What does the weather in Cornwall have to do with your investment portfolio? Richard Wood explains.
What’s the weather going to be like in 2021? We have a growing wealth of data, science, models and common sense on which to build forecasts. Yet despite generalisations – such as it’s usually sunny and warm in the summer and cold and frosty in the winter – all we know is that the day-to-day, month-to-month and even year-to-year variation is high.
‘Expected’ returns on portfolios are a little like the ‘expected’ weather in the UK. Investors should never believe that expected returns are accurate, single point, consistent outcomes. Generalisations, grounded in empirical data, sensible rules of thumb and common sense are immensely important starting points for useful, informed discussion and scenario modelling.
Despite our deeply embedded childhood memories of everlasting warm and sunny summers, nothing is certain. 2018, for example, was the second-sunniest summer on record, but long-runs of unpredictable summer weather are the norm, not the exception.
Parallels exist in investing when it comes to trying to forecast future market outcomes.
We can’t predict the future
Obviously, if we could completely trust forecasts of future returns on asset classes used in portfolios, we would simply invest in the highest returning asset class and ignore all the others.
Yet it is the very uncertainty of outcomes for which investors are compensated.
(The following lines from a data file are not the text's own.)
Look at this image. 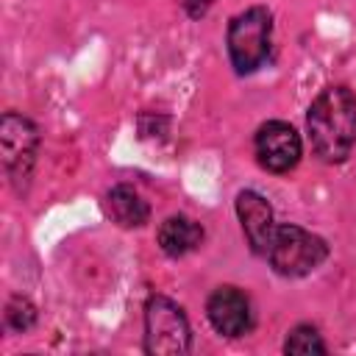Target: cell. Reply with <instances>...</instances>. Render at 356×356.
I'll use <instances>...</instances> for the list:
<instances>
[{
  "mask_svg": "<svg viewBox=\"0 0 356 356\" xmlns=\"http://www.w3.org/2000/svg\"><path fill=\"white\" fill-rule=\"evenodd\" d=\"M325 256H328V245L317 234L300 225H292V222L275 225L267 259L278 275H286V278L309 275L325 261Z\"/></svg>",
  "mask_w": 356,
  "mask_h": 356,
  "instance_id": "obj_2",
  "label": "cell"
},
{
  "mask_svg": "<svg viewBox=\"0 0 356 356\" xmlns=\"http://www.w3.org/2000/svg\"><path fill=\"white\" fill-rule=\"evenodd\" d=\"M6 323H8V328H14V331H28V328L36 323V306H33L28 298L14 295V298L8 300V306H6Z\"/></svg>",
  "mask_w": 356,
  "mask_h": 356,
  "instance_id": "obj_12",
  "label": "cell"
},
{
  "mask_svg": "<svg viewBox=\"0 0 356 356\" xmlns=\"http://www.w3.org/2000/svg\"><path fill=\"white\" fill-rule=\"evenodd\" d=\"M192 345V331L186 314L178 303L164 295H153L145 303V353L150 356H178Z\"/></svg>",
  "mask_w": 356,
  "mask_h": 356,
  "instance_id": "obj_4",
  "label": "cell"
},
{
  "mask_svg": "<svg viewBox=\"0 0 356 356\" xmlns=\"http://www.w3.org/2000/svg\"><path fill=\"white\" fill-rule=\"evenodd\" d=\"M273 42V17L264 6L245 8L228 25V56L239 75L259 70L270 53Z\"/></svg>",
  "mask_w": 356,
  "mask_h": 356,
  "instance_id": "obj_3",
  "label": "cell"
},
{
  "mask_svg": "<svg viewBox=\"0 0 356 356\" xmlns=\"http://www.w3.org/2000/svg\"><path fill=\"white\" fill-rule=\"evenodd\" d=\"M256 159L270 172H289L300 161V136L289 122L270 120L256 131Z\"/></svg>",
  "mask_w": 356,
  "mask_h": 356,
  "instance_id": "obj_6",
  "label": "cell"
},
{
  "mask_svg": "<svg viewBox=\"0 0 356 356\" xmlns=\"http://www.w3.org/2000/svg\"><path fill=\"white\" fill-rule=\"evenodd\" d=\"M209 6H211V0H184V8L189 17H203L209 11Z\"/></svg>",
  "mask_w": 356,
  "mask_h": 356,
  "instance_id": "obj_13",
  "label": "cell"
},
{
  "mask_svg": "<svg viewBox=\"0 0 356 356\" xmlns=\"http://www.w3.org/2000/svg\"><path fill=\"white\" fill-rule=\"evenodd\" d=\"M284 350L295 356H312V353H325V342L314 325H295L284 342Z\"/></svg>",
  "mask_w": 356,
  "mask_h": 356,
  "instance_id": "obj_11",
  "label": "cell"
},
{
  "mask_svg": "<svg viewBox=\"0 0 356 356\" xmlns=\"http://www.w3.org/2000/svg\"><path fill=\"white\" fill-rule=\"evenodd\" d=\"M106 211L108 217L122 228H139L150 220V206L142 200V195L125 184H117L106 195Z\"/></svg>",
  "mask_w": 356,
  "mask_h": 356,
  "instance_id": "obj_10",
  "label": "cell"
},
{
  "mask_svg": "<svg viewBox=\"0 0 356 356\" xmlns=\"http://www.w3.org/2000/svg\"><path fill=\"white\" fill-rule=\"evenodd\" d=\"M209 323L222 337H242L253 328V309L242 289L236 286H220L209 295L206 303Z\"/></svg>",
  "mask_w": 356,
  "mask_h": 356,
  "instance_id": "obj_7",
  "label": "cell"
},
{
  "mask_svg": "<svg viewBox=\"0 0 356 356\" xmlns=\"http://www.w3.org/2000/svg\"><path fill=\"white\" fill-rule=\"evenodd\" d=\"M0 147H3V164L11 175V181H25L31 175L36 147H39V131L36 125L22 114H3L0 120Z\"/></svg>",
  "mask_w": 356,
  "mask_h": 356,
  "instance_id": "obj_5",
  "label": "cell"
},
{
  "mask_svg": "<svg viewBox=\"0 0 356 356\" xmlns=\"http://www.w3.org/2000/svg\"><path fill=\"white\" fill-rule=\"evenodd\" d=\"M236 214L242 222V231L248 236V245L253 253L267 256L273 234H275V220H273V206L253 189H245L236 195Z\"/></svg>",
  "mask_w": 356,
  "mask_h": 356,
  "instance_id": "obj_8",
  "label": "cell"
},
{
  "mask_svg": "<svg viewBox=\"0 0 356 356\" xmlns=\"http://www.w3.org/2000/svg\"><path fill=\"white\" fill-rule=\"evenodd\" d=\"M200 242H203V228L197 220L186 214H172L159 225V248L172 259L192 253Z\"/></svg>",
  "mask_w": 356,
  "mask_h": 356,
  "instance_id": "obj_9",
  "label": "cell"
},
{
  "mask_svg": "<svg viewBox=\"0 0 356 356\" xmlns=\"http://www.w3.org/2000/svg\"><path fill=\"white\" fill-rule=\"evenodd\" d=\"M312 150L328 161H345L356 145V97L348 86L323 89L306 114Z\"/></svg>",
  "mask_w": 356,
  "mask_h": 356,
  "instance_id": "obj_1",
  "label": "cell"
}]
</instances>
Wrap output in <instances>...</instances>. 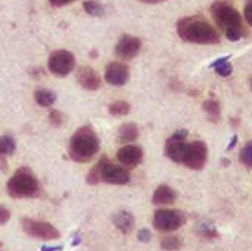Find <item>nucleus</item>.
<instances>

For example, holding a five-year index-linked gilt to maturity has a far more certain outcome than owning shares in a small unlisted biotech company, struggling with another funding round. In the former case, the UK government will pay you back at maturity and protect your income and capital from inflation.
In the same way that we broadly accept from the data, science and logic that summers are warmer than winters in Cornwall, we also know that more ‘risky’ investments with wider ranges of potential outcomes – such as the small unlisted biotech company – are likely to have higher returns than lower risk investments with narrower ranges of likely outcomes.
Most of the time this works out, but not always. As Nobel prize-winning physicist Niels Bohr pointed out, “Prediction is very difficult… especially if it is about the future.”
This is the challenge your financial planner faces. Having established what your money means to you and your family, and how hard these assets will need to work to meet your financial goals, they need to estimate the future returns for each asset class and, in turn, for your portfolio, in order to build your financial plan.
This ‘expected’ return should be used as a starting point to see how well your financial plan works out. But to think that it is some sort of accurate point estimate of how your portfolio will consistently grow, is to entirely miss the point.
Building asset class assumptions
When it comes to making estimates of future asset class returns, it is evident that there is no absolute certainty; only reasonable, informed estimates that relate to the long-term horizons being modelled in clients’ financial plans.
Over these long time periods, current market valuation levels and initial yields are less influential than historical long-term data and economic logic.
A rigorous approach helps ground the central case for assumptions within sensible and defensible parameters. An expected asset class return is simply the most likely – i.e. probability adjusted – outcome from within a distribution of possible outcomes.
While long-term historical data is a useful starting point – even with data in the UK going back to 1900 – it’s not enough to confidently deliver a level of precision.
The annual average after-inflation (real) equity return in the UK has been around seven per cent, giving a compound after-inflation return of five per cent with a risk of 20 per cent. Statistically speaking, we can be 95 per cent confident that the true average annual equity return falls within the range of 3.3 per cent to 10.5 per cent, but no more precise than that!
To put it in weather terms, statistics going back to 1980 show that the average temperature in Newquay, Cornwall is 18.5° at 3pm on August 1, with a standard deviation of around 1.7°. Therefore, statistically, we can only be 95 per cent certain that the true average falls within a range of 17.9° to 19.1°.
Comparing the performance of short-dated high quality global bonds with global developed market equities shows that returns fall within an average range, +/- 20 per cent for equities and +/- 5 per cent for bonds.
These individual asset class assumptions can then be built into portfolio level expected returns. Like the weather in Cornwall, expected returns come with an average outcome that lacks certainty in its magnitude, and that around this average a wide range of alternative outcomes could occur.
It might be tempting to wonder why one bothers but, like knowing that summers are generally hotter than winters, we know that equities should bring higher returns than bonds because they are riskier. This risk-return relationship provides a useful framework for suitable portfolio construction made up of multiple asset classes.
Don’t get fixated on ‘expected’ returns
If there is any message worth taking away from this, it is not to get fixated on the spurious precision of ‘expected’ returns, as none exists. As with any average, you have a 50 per cent chance of getting higher than the average and 50 per cent chance of getting lower than the average.
Knowing and planning for “what happens if…” is a really important part of the planning process. To put it another way: it’s always a good idea to pack a weatherproof jacket when going on holiday, as the sun does not always shine. Although, on average, it might be expected to do so in Cornwall in August.